Prosperity FPSO first to be outfitted with fabricated steel from Guyana | OilNOW 

ZECO’s General Manager, Mohinder Singh, said the company opened in 2002 as a small welding and fabrication shop, now expanded and transformed to provide construction, engineering, oilfield and labour supplies and services. ZECO has had to do a lot to build its capacity and standards to cinch this job. 

The ONE GUYANA hull recently entered dry dock at the Keppel Shipyard, Singapore.

“It is not easy to have an FPSO being built in Asia, and to do steelwork for it here,” said GOGSSI Director, Nicholas Deygoo-Boyer. He explained that the steel has to be shipped from Asia for steelwork in Guyana, then returned to Asia to be fixed on the vessel. 

“That’s a commitment to local content,” Deygoo-Boyer said. He commended ExxonMobil and its sub-contractors for starting the ball rolling, even before the Local Content Act, by having their own internal local content policies to drive participation. The Stabroek Block consortium has also contributed considerably to the development of local content, with investments in the Centre for Local Business Development. 

President of ExxonMobil Guyana, Alistair Routledge noted the steel strike is a significant development in local content implementation, which is crucial in bringing the benefits of the industry to the people of Guyana. “It takes strategy and a whole lot of collaboration to accomplish this,” he stated.

Martin Pertab, Director of the Local Content Secretariat, stressed the importance of collaboration with the private sector to find the right balance, and committed to expanding on the progress that has been made.

The ONE GUYANA vessel is being designed to produce 250,000 barrels of oil per day, with an associated gas treatment capacity of 450 million cubic feet per day and water injection capacity of 300,000 barrels per day.

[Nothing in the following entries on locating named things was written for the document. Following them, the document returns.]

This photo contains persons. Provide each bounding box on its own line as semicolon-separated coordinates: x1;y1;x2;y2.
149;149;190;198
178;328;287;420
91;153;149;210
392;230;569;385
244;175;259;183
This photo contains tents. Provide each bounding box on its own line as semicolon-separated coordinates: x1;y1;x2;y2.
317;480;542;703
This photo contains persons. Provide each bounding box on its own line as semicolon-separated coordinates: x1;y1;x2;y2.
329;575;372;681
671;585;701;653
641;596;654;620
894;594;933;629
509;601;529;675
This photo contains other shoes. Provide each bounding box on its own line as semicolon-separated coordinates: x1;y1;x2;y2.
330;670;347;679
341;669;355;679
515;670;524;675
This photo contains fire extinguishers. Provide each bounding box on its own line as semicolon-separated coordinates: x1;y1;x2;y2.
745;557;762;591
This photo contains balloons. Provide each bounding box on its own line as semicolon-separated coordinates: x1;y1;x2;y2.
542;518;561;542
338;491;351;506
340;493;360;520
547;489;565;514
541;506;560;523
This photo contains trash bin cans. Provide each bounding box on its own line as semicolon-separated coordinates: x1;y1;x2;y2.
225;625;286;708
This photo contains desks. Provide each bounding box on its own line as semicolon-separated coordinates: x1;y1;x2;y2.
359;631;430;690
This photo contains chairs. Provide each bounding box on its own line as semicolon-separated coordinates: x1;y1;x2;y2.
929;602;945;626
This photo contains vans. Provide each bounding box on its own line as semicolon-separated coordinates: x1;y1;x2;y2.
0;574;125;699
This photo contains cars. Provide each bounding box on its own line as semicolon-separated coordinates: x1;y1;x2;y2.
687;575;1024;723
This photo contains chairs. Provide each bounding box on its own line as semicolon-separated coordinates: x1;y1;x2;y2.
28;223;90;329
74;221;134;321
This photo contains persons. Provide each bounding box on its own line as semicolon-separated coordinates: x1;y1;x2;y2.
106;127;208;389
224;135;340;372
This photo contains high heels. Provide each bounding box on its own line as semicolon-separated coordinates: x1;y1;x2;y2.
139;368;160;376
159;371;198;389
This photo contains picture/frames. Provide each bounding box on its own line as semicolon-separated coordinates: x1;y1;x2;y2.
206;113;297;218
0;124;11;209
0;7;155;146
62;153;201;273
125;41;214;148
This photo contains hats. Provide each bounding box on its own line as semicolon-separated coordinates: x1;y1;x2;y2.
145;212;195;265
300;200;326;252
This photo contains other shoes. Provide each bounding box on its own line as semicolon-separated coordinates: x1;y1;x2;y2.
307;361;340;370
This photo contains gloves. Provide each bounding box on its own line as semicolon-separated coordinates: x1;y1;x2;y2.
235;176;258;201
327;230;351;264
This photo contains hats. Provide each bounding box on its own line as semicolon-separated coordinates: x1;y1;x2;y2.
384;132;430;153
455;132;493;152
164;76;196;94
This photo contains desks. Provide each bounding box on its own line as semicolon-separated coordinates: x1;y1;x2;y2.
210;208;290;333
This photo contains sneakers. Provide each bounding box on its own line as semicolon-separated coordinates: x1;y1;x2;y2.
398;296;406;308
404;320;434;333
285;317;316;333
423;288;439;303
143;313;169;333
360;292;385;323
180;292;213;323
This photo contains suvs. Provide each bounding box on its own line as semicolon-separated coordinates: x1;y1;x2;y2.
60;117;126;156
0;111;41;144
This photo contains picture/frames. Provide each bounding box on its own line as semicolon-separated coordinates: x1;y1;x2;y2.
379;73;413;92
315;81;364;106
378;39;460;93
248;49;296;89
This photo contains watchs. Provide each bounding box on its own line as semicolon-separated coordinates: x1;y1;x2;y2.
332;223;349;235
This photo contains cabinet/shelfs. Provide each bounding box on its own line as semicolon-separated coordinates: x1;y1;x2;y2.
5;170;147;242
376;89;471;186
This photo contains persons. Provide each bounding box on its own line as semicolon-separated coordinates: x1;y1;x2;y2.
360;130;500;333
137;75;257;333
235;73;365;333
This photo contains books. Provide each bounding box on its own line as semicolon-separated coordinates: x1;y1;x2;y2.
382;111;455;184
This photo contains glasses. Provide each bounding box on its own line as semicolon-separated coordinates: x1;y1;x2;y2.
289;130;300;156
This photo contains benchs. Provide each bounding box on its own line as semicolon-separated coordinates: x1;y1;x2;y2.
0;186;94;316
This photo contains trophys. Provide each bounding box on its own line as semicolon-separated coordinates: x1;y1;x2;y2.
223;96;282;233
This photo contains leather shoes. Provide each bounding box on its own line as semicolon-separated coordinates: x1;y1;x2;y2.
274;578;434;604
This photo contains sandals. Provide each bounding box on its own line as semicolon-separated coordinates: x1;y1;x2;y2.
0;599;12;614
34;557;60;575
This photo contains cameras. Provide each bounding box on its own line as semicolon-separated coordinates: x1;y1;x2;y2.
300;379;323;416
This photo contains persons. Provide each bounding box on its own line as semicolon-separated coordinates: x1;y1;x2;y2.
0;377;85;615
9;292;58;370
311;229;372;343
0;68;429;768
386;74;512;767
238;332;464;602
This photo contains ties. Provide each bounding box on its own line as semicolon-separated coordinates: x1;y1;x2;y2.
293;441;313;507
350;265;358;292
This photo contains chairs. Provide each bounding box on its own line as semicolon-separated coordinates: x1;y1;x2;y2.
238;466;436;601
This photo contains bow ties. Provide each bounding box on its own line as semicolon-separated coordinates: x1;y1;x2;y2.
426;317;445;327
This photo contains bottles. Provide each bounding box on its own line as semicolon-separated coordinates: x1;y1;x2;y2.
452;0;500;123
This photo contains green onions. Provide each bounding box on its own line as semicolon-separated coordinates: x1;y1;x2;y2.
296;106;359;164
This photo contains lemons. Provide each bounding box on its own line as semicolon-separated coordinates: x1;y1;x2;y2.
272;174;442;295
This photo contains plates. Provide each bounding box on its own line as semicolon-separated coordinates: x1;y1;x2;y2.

The floater will be moored in water depth of about 1,800 metrrs and will be able to store around two million barrels of crude oil.

The project’s turnkey phase is being executed in conjunction with United States engineering and construction company, McDermott, under a special purpose company. In it, SBM Offshore holds 70% and McDermott 30% equity ownership. But the FPSO will be fully owned by SBM Offshore.